On the second day, you will learn how to use Nextflow for building scalable and reproducible bioinformatics pipelines and running them on a personal computer, cluster and cloud.
After two days of the course, there will be 10 days of the hackathon, during which the teams will work on building up real pipelines by topics of interest, followed up by the day of the hackathon follow-up and troubleshooting.
Objectives
Containers
- Learn the concept of and the difference between Docker & Singularity containers
- Write a Docker recipe, build and run a Docker image and containers
- Pull and push Docker container to / from Docker hub
- Docker files and layers; Docker cashing
- Working with volumes
- Pull Docker containers as a Singularity image
Pipelines
- Understand Nextflow's basic concepts: processes, channels, ...
- Write and run a Nextflow pipeline (using a Singularity containers)
Programme:
Day 1: Docker containers
09:00 - 09:30 Introduction to containers
- History of containers, what are containers and why should we use them?

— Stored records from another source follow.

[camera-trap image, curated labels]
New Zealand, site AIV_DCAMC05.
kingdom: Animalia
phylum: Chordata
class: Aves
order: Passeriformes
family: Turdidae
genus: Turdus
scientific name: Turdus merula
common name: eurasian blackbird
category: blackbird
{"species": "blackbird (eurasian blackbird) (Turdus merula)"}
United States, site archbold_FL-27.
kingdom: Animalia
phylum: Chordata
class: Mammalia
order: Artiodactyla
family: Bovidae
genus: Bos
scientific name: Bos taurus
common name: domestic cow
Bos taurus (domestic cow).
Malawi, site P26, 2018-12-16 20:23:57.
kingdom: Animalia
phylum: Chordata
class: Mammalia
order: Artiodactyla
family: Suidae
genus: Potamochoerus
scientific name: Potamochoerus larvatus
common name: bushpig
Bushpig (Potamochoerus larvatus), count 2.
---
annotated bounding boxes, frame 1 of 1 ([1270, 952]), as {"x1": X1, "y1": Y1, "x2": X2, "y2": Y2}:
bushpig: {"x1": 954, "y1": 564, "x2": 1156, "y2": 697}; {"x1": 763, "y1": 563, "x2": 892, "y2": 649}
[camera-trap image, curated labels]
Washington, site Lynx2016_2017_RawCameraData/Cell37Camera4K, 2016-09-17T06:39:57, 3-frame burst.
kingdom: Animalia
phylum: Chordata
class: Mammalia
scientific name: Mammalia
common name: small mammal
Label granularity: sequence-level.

- Containers vs. virtual machines
13:00 - 17:00 Singularity Containers
- Differences between Singularity and Docker: why and when to use one or the other. Pros and cons.
- Singularity recipes
- Building a basic Singularity image
- Pull and run an image with Singularity from Docker hub
- Volumes in Singularity
- Use a Singularity image interactively
Day 2:
09:00 - 17:00 Nextflow pipelines
- Run a simple Nextflow pipeline and obtain a thorough understanding of config and pipeline files
- Modify a pipeline and rerun processes
- Theoretic approach to processes, channels and operators; the basics of Nextflow
- Write and run a simple Nextflow pipeline (e.g. print text, process a simple calculation)
- Including Singularity containers in Nextflow pipelines
Day 3 (TBC)
09:00 – 17:00 Hackathon
- Team presentations of developed pipelines and troubleshooting
Attendees: Researchers using the Linux command line on a regular basis with no or little knowledge of containers or workflow pipelines.